- **Exercise 1**: Write out the passage on interprocess communication from "POSIX file descriptors" up to and including "application through an XPC connection.".
- **Exercise 2**: According to the passage on interprocess communication, which OS X version added the NSXPCConnection class?

- **Selected passage**:

★ ★ ★

Note that if the application is sandboxed, the system will not let you register service names that aren’t starting with the application group identifier. When creating a Login Item application, LaunchServices implicitly registers a mach service for the login item whose name is the name as the login item’s bundle identifier. See the App Sandbox Design Guide and the iDecide sample project for more info.

Since working directly with Mach messages can be cumbersome, Distributed Objects, Distributed Notifications and Apple Events were built on top of them and simplify things a lot. I won’t discuss these here so go read Mike Ash’s post and the Distributed Objects Architecture if you want more info.

It’s also worth noting that with OS X 10.7 Lion, Apple shipped a revolutionary API built on top of Mach messages and libdispatch: XPC. As per its man page, XPC is “a structured, asynchronous interprocess communication library”. With 10.8, a new NSXPCConnection class was also released. NSXPCConnection brings back the Distributed Objects idea with an XPC flavor by letting you send messages to a remote proxy object through an XPC connection. Since the introduction of XPC, using Mach ports or one of its derivative is essentially unnecessary. However, it’s important to keep in mind that service name bootstrapping is still required with XPC. In particular, the docs for xpc_connection_create_mach_service clearly state that “the service name must exist in a Mach bootstrap that is accessible to the process and be advertised in a launchd.plist”.

POSIX file descriptors

By being a BSD derivative Darwin has all the Unix IPC goodies, in particular Berkeley sockets a.k.a. Unix Domain Sockets. Since these will be the core part of the article I’ll save their discussion for a later section.

Current state of IPC on iOS

As you’re probably aware, a big part of App Extensions on iOS is built around XPC. An XPC connection is set up between the hosting application and the extension in order to communicate. Most of the methods in NSExtensionRequestHandling and NSExtensionContext end up sending some message to the host application through an XPC connection.

However, XPC is also private on iOS and third-party developers cannot use it directly (yet). Similarly, Distributed Objects, Distributed Notifications and Apple Events are not available on the platform.

Regarding using Mach ports directly, while the Mach port API is indeed available on iOS, NSMachBootstrapServer isn’t and creating a remote port with CFMessagePortCreateLocal will return NULL and log a sandbox violation to the console.

★ ★ ★

- **Raw data**:
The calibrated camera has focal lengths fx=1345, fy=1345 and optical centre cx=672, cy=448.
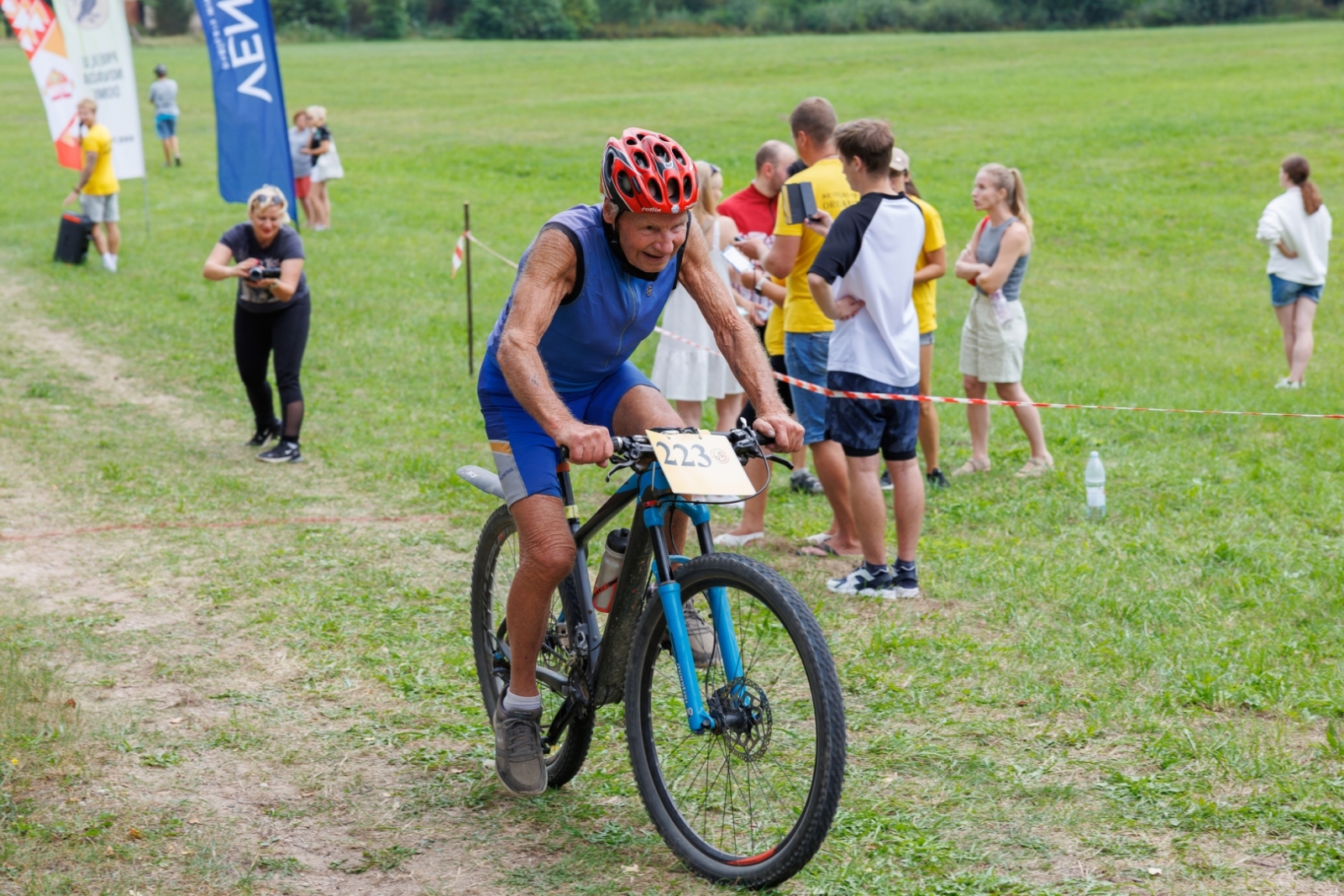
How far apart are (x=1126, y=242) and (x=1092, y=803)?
17418 millimetres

★ ★ ★

- **Result 1**:
POSIX file descriptors

By being a BSD derivative Darwin has all the Unix IPC goodies, in particular Berkeley sockets a.k.a. Unix Domain Sockets. Since these will be the core part of the article I’ll save their discussion for a later section.

Current state of IPC on iOS

As you’re probably aware, a big part of App Extensions on iOS is built around XPC. An XPC connection is set up between the hosting application and the extension in order to communicate. Most of the methods in NSExtensionRequestHandling and NSExtensionContext end up sending some message to the host application through an XPC connection.

- **Result 2**: OS X 10.8